* Begin DATA *
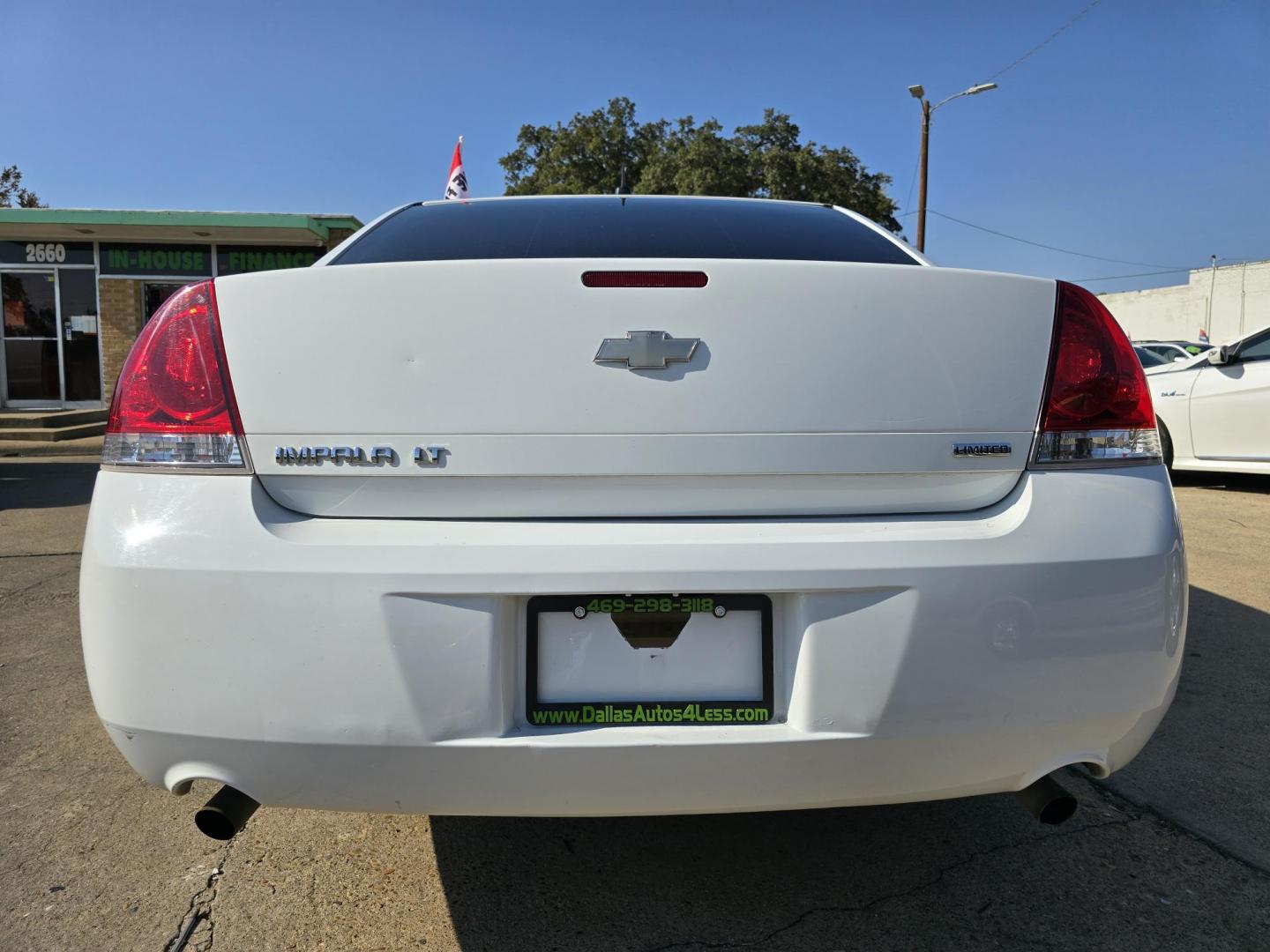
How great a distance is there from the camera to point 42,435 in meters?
12.1

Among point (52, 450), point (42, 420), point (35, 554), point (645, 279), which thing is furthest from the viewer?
point (42, 420)

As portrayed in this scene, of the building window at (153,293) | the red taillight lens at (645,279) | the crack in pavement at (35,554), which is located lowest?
the crack in pavement at (35,554)

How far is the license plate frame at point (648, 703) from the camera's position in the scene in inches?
58.2

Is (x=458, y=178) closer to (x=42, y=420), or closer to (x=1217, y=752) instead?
(x=1217, y=752)

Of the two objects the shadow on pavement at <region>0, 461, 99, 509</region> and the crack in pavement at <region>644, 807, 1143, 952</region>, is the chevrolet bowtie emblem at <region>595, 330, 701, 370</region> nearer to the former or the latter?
the crack in pavement at <region>644, 807, 1143, 952</region>

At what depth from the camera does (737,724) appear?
1492 mm

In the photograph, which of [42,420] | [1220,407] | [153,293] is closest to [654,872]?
[1220,407]

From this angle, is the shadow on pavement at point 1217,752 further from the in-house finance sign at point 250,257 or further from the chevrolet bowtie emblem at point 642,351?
the in-house finance sign at point 250,257

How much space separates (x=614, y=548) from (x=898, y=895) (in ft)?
3.63

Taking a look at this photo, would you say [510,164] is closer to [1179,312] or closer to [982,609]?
[1179,312]

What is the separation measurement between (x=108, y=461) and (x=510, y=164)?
122ft

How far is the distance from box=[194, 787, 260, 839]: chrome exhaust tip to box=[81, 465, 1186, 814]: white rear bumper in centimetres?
6

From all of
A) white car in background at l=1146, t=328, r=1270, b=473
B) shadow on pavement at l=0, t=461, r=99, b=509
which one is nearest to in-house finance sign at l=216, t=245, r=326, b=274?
shadow on pavement at l=0, t=461, r=99, b=509

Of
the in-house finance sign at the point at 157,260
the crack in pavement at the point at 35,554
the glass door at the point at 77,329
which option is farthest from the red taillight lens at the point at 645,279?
the glass door at the point at 77,329
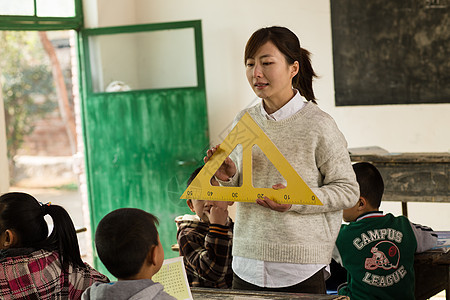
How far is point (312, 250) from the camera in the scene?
1860 millimetres

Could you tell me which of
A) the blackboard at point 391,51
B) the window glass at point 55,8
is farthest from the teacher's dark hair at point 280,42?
the window glass at point 55,8

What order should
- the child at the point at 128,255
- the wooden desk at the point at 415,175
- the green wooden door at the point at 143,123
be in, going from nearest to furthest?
the child at the point at 128,255
the wooden desk at the point at 415,175
the green wooden door at the point at 143,123

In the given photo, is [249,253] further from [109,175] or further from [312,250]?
[109,175]

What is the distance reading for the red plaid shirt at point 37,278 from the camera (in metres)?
1.94

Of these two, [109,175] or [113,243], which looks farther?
[109,175]

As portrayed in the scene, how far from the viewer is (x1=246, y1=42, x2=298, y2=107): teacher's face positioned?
6.16 feet

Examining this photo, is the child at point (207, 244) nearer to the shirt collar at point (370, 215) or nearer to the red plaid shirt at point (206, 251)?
the red plaid shirt at point (206, 251)

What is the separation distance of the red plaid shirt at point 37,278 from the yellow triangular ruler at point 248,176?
0.45 meters

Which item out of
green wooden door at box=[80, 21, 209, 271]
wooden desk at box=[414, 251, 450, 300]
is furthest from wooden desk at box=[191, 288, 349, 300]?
green wooden door at box=[80, 21, 209, 271]

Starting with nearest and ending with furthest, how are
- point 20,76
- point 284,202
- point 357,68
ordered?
point 284,202 < point 357,68 < point 20,76

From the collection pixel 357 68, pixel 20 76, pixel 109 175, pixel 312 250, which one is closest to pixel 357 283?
pixel 312 250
* End DATA *
Rewrite all the items above, putting "brand logo" in place of "chevrolet bowtie emblem" and changing nothing else. Leave the pictures out of your answer.

→ ANSWER
How great a distance is there from the camera to point 42,435 in meters?
12.1

Among point (52, 450), point (42, 420), point (35, 554), point (645, 279), which thing is furthest from the viewer?
point (42, 420)

As portrayed in this scene, of the building window at (153,293) | the red taillight lens at (645,279) | the crack in pavement at (35,554), which is located lowest?
the crack in pavement at (35,554)

How far is the license plate frame at point (648, 703) from the camera's position in the scene in inches?
58.2

Is (x=458, y=178) closer to (x=42, y=420), or closer to (x=1217, y=752) instead?
(x=1217, y=752)

Of the two objects the shadow on pavement at <region>0, 461, 99, 509</region> and the crack in pavement at <region>644, 807, 1143, 952</region>, is the brand logo at <region>595, 330, 701, 370</region> nearer to the former or the latter?
the crack in pavement at <region>644, 807, 1143, 952</region>

At what depth from the camera does (737,724) appear?
1492 mm

In the photograph, which of [42,420] | [1220,407] | [153,293] is closest to [654,872]?
[1220,407]

From this angle, is the shadow on pavement at point 1217,752 further from the in-house finance sign at point 250,257 or further from the brand logo at point 642,351?
the in-house finance sign at point 250,257

How much space separates (x=614, y=548) from (x=898, y=895) (in ft)?
3.63

Taking a look at this photo, would you say [510,164] is closer to [1179,312] or closer to [982,609]?
[1179,312]

What is the separation measurement between (x=108, y=461) and (x=510, y=164)?
122ft

How far is the distance from box=[194, 787, 260, 839]: chrome exhaust tip to box=[81, 465, 1186, 814]: white rear bumper in centimetres?
6

From all of
A) white car in background at l=1146, t=328, r=1270, b=473
B) shadow on pavement at l=0, t=461, r=99, b=509
which one is nearest to in-house finance sign at l=216, t=245, r=326, b=274?
shadow on pavement at l=0, t=461, r=99, b=509

Of
the in-house finance sign at the point at 157,260
the crack in pavement at the point at 35,554
the glass door at the point at 77,329
which option is farthest from the red taillight lens at the point at 645,279?
the glass door at the point at 77,329
How far is point (312, 250) from the camera in the scene?
1860 millimetres

Could you tell me which of
A) the blackboard at point 391,51
B) the window glass at point 55,8
is farthest from the teacher's dark hair at point 280,42?
the window glass at point 55,8

What order should
- the child at the point at 128,255
- the wooden desk at the point at 415,175
- the green wooden door at the point at 143,123
be in, going from nearest to furthest?
the child at the point at 128,255
the wooden desk at the point at 415,175
the green wooden door at the point at 143,123

In the given photo, is [249,253] further from [109,175] or further from [312,250]?
[109,175]

What is the distance reading for the red plaid shirt at point 37,278 from the camera (in metres)?
1.94

Of these two, [109,175] or [113,243], which looks farther?
[109,175]

As portrayed in the scene, how far from the viewer is (x1=246, y1=42, x2=298, y2=107): teacher's face positioned?
6.16 feet

Examining this photo, is the child at point (207, 244) nearer to the shirt collar at point (370, 215) or nearer to the red plaid shirt at point (206, 251)?
the red plaid shirt at point (206, 251)

What is the separation distance of the red plaid shirt at point 37,278 from the yellow triangular ruler at point 248,176?
0.45 meters

Which item out of
green wooden door at box=[80, 21, 209, 271]
wooden desk at box=[414, 251, 450, 300]
is furthest from wooden desk at box=[191, 288, 349, 300]?
green wooden door at box=[80, 21, 209, 271]

Starting with nearest and ending with furthest, how are
- point 20,76
- point 284,202
- point 357,68
ordered?
point 284,202 < point 357,68 < point 20,76

From the collection pixel 357 68, pixel 20 76, pixel 109 175, pixel 312 250, which one is closest to pixel 357 283?
pixel 312 250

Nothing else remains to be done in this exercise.